Puff Pastry: A Work in Progress

Puff pastry is a light, flaky dough that can be used for a variety of savory or sweet treats.  For my first attempt at making this dough, I used a more traditional recipe that called for an equal ratio of bread flour to butter.  While I knew I’d be using a lot of butter, the reality of just how much butter is used in the production of puff pastry hit me as I formed a 20 tablespoons block of butter worth 2,000 calories!  Even though I really, really wanted to reduce the amount of butter, I stuck to the exact ingredients because I wanted to see how the final product would turn out as it was originally intended.

What followed was a lengthy process of rolling out the dough, creating a single turn (folding the dough similar to a letter before it is inserted in an envelope), and letting the puff pastry rest in the refrigerator for half an hour before repeating the process four more times.  Two hours later, the dough was finally ready to be baked. The good news was that it only needed ten minutes in the oven. While I considered the presentation of the final result to be a success, I had issues with the taste. The puff pastry was not bad at first but, immediately after a few bites, I could feel the residual butter on my lips. I don’t know about you but there is nothing worse than feeling disgusting after you consume something. It doesn’t matter how delicious the item might be, it is just not worth it. And, that is exactly the way I felt about my puff pastry.

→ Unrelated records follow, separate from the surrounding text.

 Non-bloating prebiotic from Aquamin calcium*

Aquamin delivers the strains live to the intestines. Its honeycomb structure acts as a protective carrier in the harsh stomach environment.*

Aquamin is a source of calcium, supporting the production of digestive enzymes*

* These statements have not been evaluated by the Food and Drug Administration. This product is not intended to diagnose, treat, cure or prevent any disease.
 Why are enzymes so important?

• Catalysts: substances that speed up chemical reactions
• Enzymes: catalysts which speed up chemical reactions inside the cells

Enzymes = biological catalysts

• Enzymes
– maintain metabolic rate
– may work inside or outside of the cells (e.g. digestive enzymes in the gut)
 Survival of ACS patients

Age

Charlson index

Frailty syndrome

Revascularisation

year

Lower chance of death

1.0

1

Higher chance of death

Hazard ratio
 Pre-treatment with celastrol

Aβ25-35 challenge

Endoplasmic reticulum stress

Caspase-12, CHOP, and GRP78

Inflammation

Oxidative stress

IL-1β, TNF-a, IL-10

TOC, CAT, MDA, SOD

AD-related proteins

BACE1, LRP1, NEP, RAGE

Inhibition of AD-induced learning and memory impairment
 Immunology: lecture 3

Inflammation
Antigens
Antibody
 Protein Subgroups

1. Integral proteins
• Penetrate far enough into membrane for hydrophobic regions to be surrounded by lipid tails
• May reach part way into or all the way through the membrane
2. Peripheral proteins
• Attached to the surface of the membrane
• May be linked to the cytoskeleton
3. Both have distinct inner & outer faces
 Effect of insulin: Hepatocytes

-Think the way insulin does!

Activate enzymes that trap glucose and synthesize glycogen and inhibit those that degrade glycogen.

Instead of shunning puff pastry for life, I started thinking about how I was going to recreate the dough so that it maintained its flaky texture but did not make me feel like I had to run five miles on the treadmill. After doing some research, I decided to try making the puff pastry again using roughly 40 percent of the butter originally called for in the recipe. But, as I rolled out the dough, I could already tell that the product was not going to turn out that great because the consistency was tough and rubbery.  This time, I had gone to the opposite extreme and used too little fat.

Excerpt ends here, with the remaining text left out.